En écho aux thèmes historiques et sociaux abordés dans son parcours permanent, le Musée de la Chalosse aborde les aspects contemporains de la ruralité à travers un programme exigeant d’expositions photographiques.
C’est ainsi que, depuis 2010, ont été proposés Village People. Goos de Jean Hincker, La Terre des Paysans de Raymond Depardon, La profondeur des champs de Daniel Maigné, L’anciana via de Kalou Foix ou encore Les Auvergnats au foirail de Robert Doisneau. C’est dans cette même dynamique que le Musée de la Chalosse accueille Lous Darrèrs Chalossés de la photographe Marie Afdjene, du 17 février au 17 mai 2015.
Marie Afdjene - Georges, éleveur de veu sous la mère
« Lous Darrèrs Chalossés ou Les derniers Chalossais est une exposition mettant en avant des hommes et des femmes qui tentent tant bien que mal de faire perdurer des savoir-faire et des coutumes qui sont profondément modifiés voire qui disparaissent. A travers ce reportage, je désire amener les différents observateurs à avoir une autre vision des Chalossais et de la Chalosse, à lutter contre les stéréotypes et les préjugés établis à leur encontre. Enfin, je veux rendre hommage à ces personnes car elles m’inspirent un profond respect.
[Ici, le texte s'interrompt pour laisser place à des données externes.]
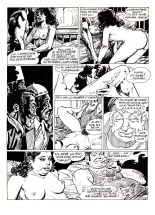 L?affaire Hercelin #2 - Mirage Lybiens : page 7
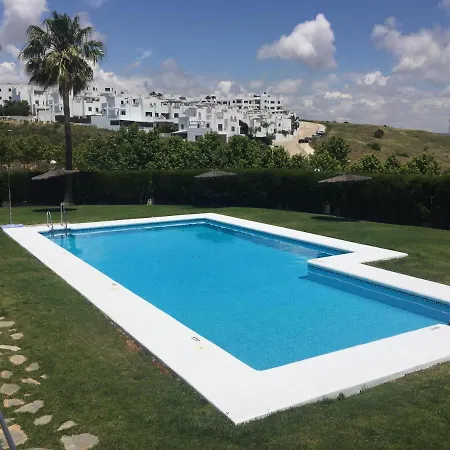 Casa Vistas Conil - Familias Y Parejas * Conil De La Frontera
Je souhaite qu’à travers ce témoignage elles puissent se voir différemment, se valoriser et valoriser aussi leur travail qui parfois peut s’avérer difficile et ingrat. » Marie Afdjene
Une douzaine d’objets issus des collections du musée viennent illustrer les thèmes abordés par les 70 clichés noir et blanc de la jeune photographe, dont l'oeuvre se fait trait d'union entre la Chalosse d'hier et d'aujourd'hui, et nous rappelle que le regard des artistes est l'un des meilleurs catalyseurs des choses du passé pour comprendre le présent et envisager l'avenir.
La photographie ou l'art de la rencontre
Par Marie Dourthe, Directrice du Musée de la Chalosse
Marie Afdjene approche son travail de photographe en proposant une synthèse toute personnelle des différentes dimensions de la photographie.
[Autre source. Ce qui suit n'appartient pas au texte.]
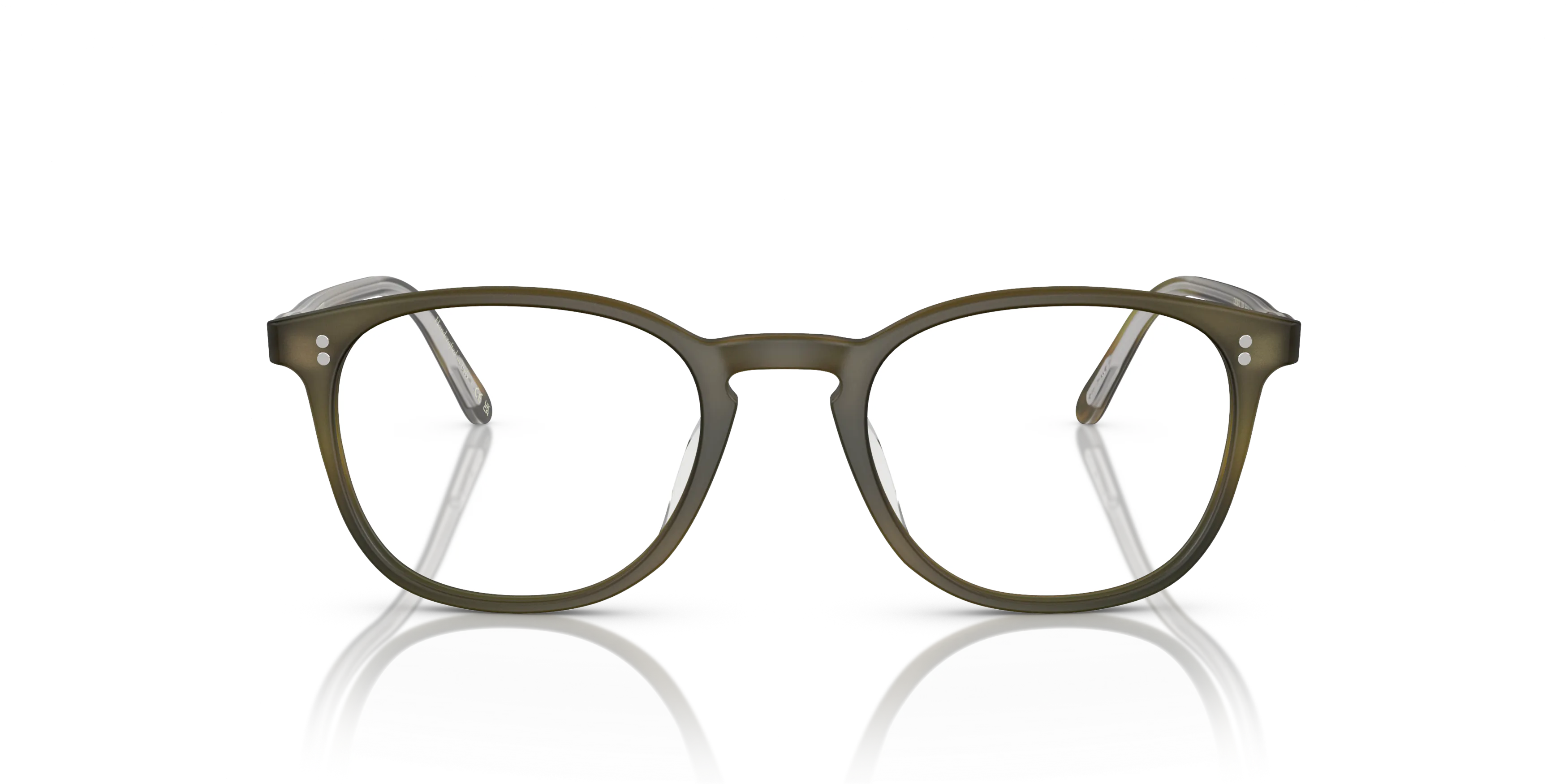 Front, Oliver Peoples FINLEY VINTAGE OV5397U 1318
Depuis son invention au début du 19e siècle et son avènement comme genre artistique majeur au siècle suivant, la photographie oscille entre une prise en compte objective du réel, dont se réclament les courants documentaires et photo journalistiques, et une recréation, une transfiguration de la chose vue à travers le prisme de l'objectif [pictorialisme, photographie subjective, etc.). La photographe conjugue ainsi dans son oeuvre artistique comme dans sa pratique professionnelle, reportages sur le terrain, clichés pHs dans le vif de l'action, et prises de vues posées, centrées sur des personnages qu'elle dévoile. Cette proposition instinctive et d'une spontanéité revendiquée ne s'embarrasse pas de discours analytique ou historique. C'est donc ici à une expérience rafraîchissante, ouverte aux interprétations personnelles, à laquelle le spectateur est invité.
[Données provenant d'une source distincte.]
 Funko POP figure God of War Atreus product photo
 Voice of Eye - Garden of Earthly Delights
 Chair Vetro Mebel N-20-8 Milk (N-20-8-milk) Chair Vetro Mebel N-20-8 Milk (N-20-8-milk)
Pour Marie Afdjene, ce qui fait oeuvre, c'est le tirage final, qui lui permet bien souvent de poursuivre le lien créé avec le sujet représenté par la matérialisation de l'image élaborée ensemble. Car la rencontre, l'échange, la réciprocité de cet échange font partie intégrante du processus de création, comme le fait de valoriser la personne représentée ici grâce au média photographique.
Devant ces images, composées en dyptiques [le portrait / l'activité) enrichis de tirages sur des détails pour cette exposition, on se sent interpelé par la photographe : elle nous alerte sur la fin d'un monde, dont il est crucial de conserver le souvenir, à défaut de pouvoir le sauver. Elle invite le spectateur à s'intéresser à ses sujets, qu'elle dépeint avec tendresse, et veut susciter le même intérêt, la même curiosité pour leurs savoir-faire qu'elle découvre elle-même bien souvent lors de ces rencontres.
En tant que lieu de conservation et de transmission des traces matérielles et immatérielles du patrimoine chalossais, le Musée de la Chalosse se devait d'accueillir et de faire dialoguer ses collections avec ce travail d'une vitalité réjouissante, pourtant fondé sur une inquiétude face à la disparition silencieuse d'une génération dépositaire de savoir-faire oubliés, et sur une urgence, la sauvegarde de cette mémoire.